America: 4++ weeks until peak, waiting for effective Strategy
I’m looking for four signals:
1. Grand Strategy – Flatten the Curve (score: YES)
2. Strategy – Monitor, Isolate, Trace (score: NO)
3. Tactics to support strategy (score: NO)
4. Tactic Adoption: (score: NO)
When all four signals are in place the 4++ will switch to 4?? since their is a lag in feedback time. When it looks like the peak is reached then I’ll switch to 4– to indicate four more weeks of decline until the sustained community spread nears zero.

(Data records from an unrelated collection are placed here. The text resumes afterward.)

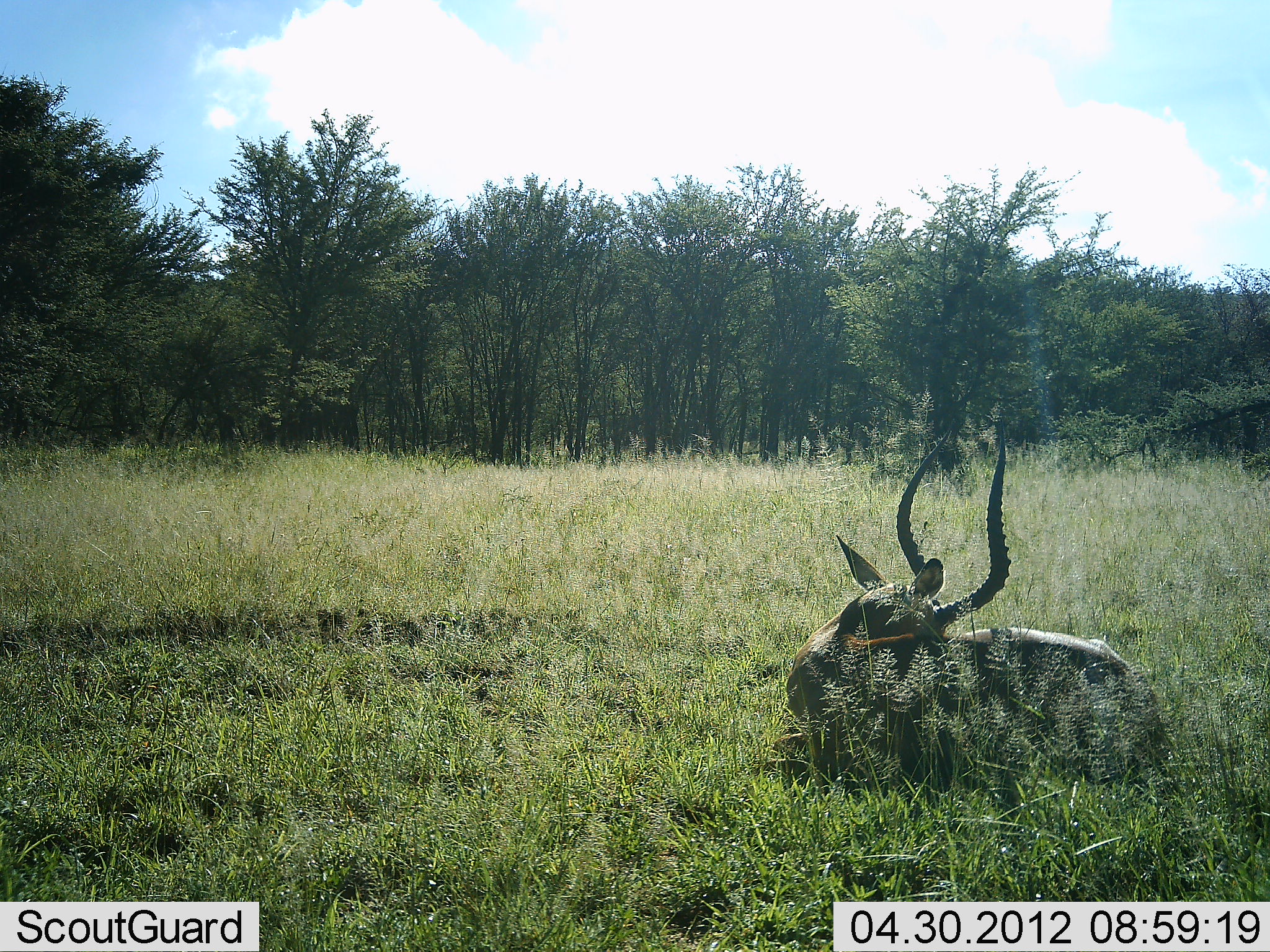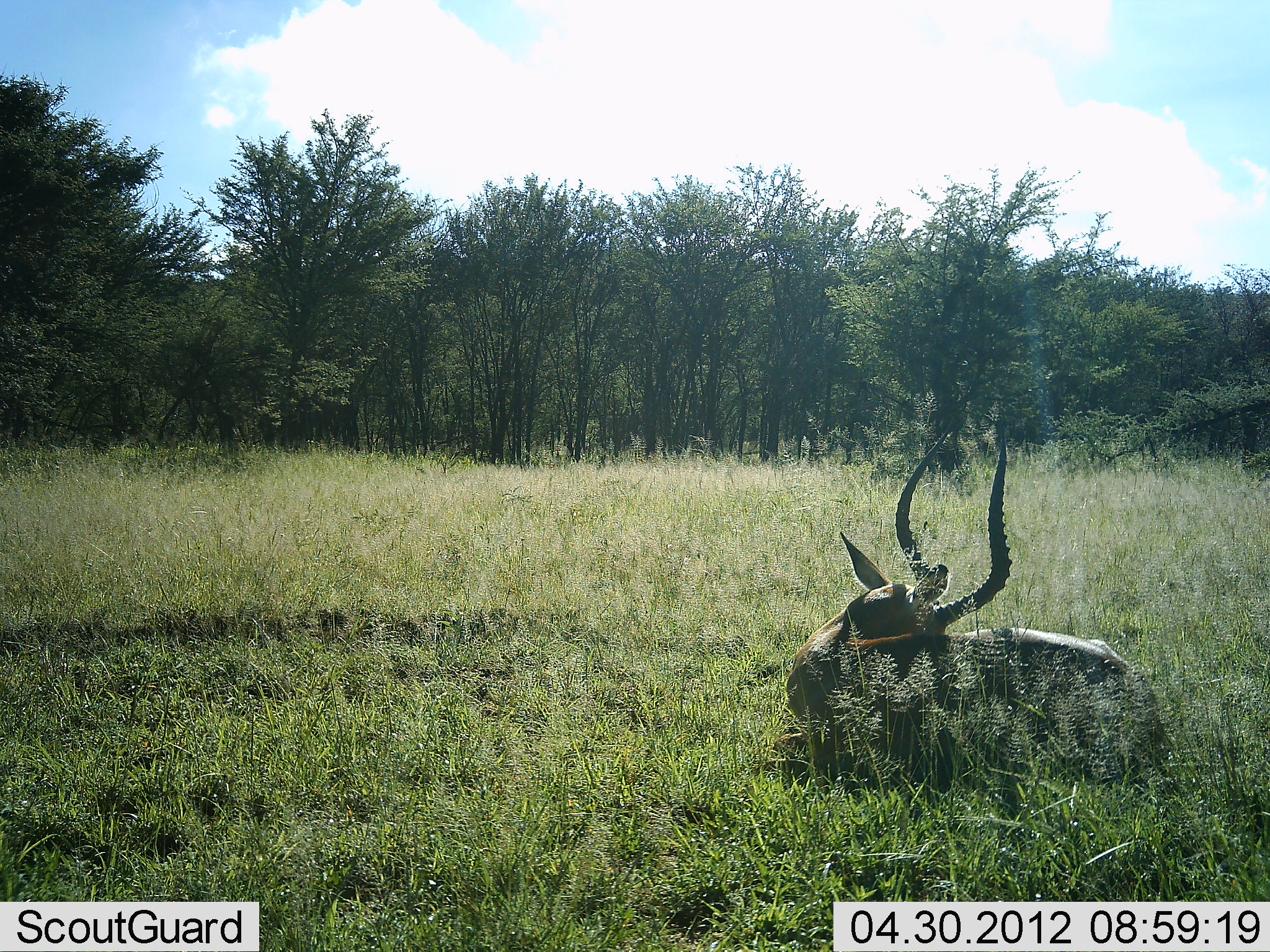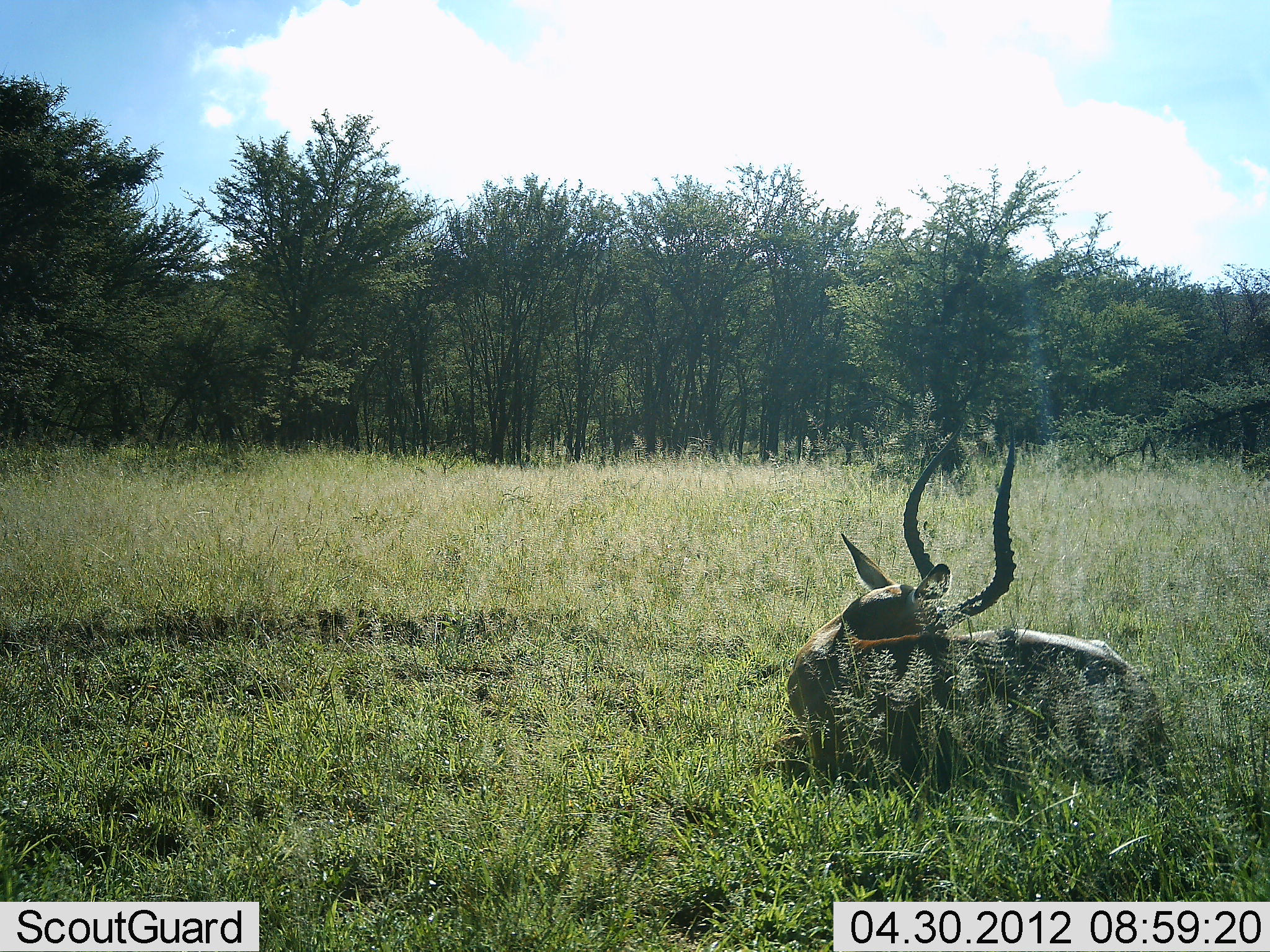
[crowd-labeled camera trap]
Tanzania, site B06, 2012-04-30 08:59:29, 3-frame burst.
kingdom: Animalia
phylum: Chordata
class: Mammalia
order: Artiodactyla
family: Bovidae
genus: Aepyceros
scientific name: Aepyceros melampus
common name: impala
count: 1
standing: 0%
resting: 100%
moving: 0%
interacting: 0%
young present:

What we are seeing now is rhetoric about the Grand Strategy without any focus on the effective Strategy required. It is true that the curve for South Korea and China took about 8-10 weeks but this is the shape of the last 8 weeks after effective tactics are widely adopted. Dr. Deborah Birx, response coordinator of the White House Coronavirus Task Force, said that sustained community transmission has been going on in New York City for about four weeks. It is a mistake to think of this curve as fixed. Without widespread effective tactics the growth will continue until about half the population is infected or recovered.
Hospital capacity collapses at a tiny fraction of any given population. Dr Birx also that that they are focused on mortality. They should be focused on respiratory related hospital admissions. It is a mistake to downplay morbidity. This disease leaves survivors with permanent asbestos-like lung damage.
Seattle is testing a representative sample
https://publichealthinsider.com/2020/03/23/introducing-scan-the-greater-seattle-coronavirus-assessment-network/
So far, estimates of US infections are in the hundreds of thousands. In other words, less than 1 in 1000 Americans is thought to be currently infected. So testing a representative sample to get +/- 5% confidence in the number of infected might take half a million tests or more. And by the time you were finished, the data would be obsolete.
We’d learn a tremendous amount even if we didn’t get to a 5% confidence interval in the number of infected. Running several point-in-time tests would give even more info, as would testing for antibodies. I’d include every person who tested positive for antibodies in each subsequent test to get stats on the decay of immunity over time.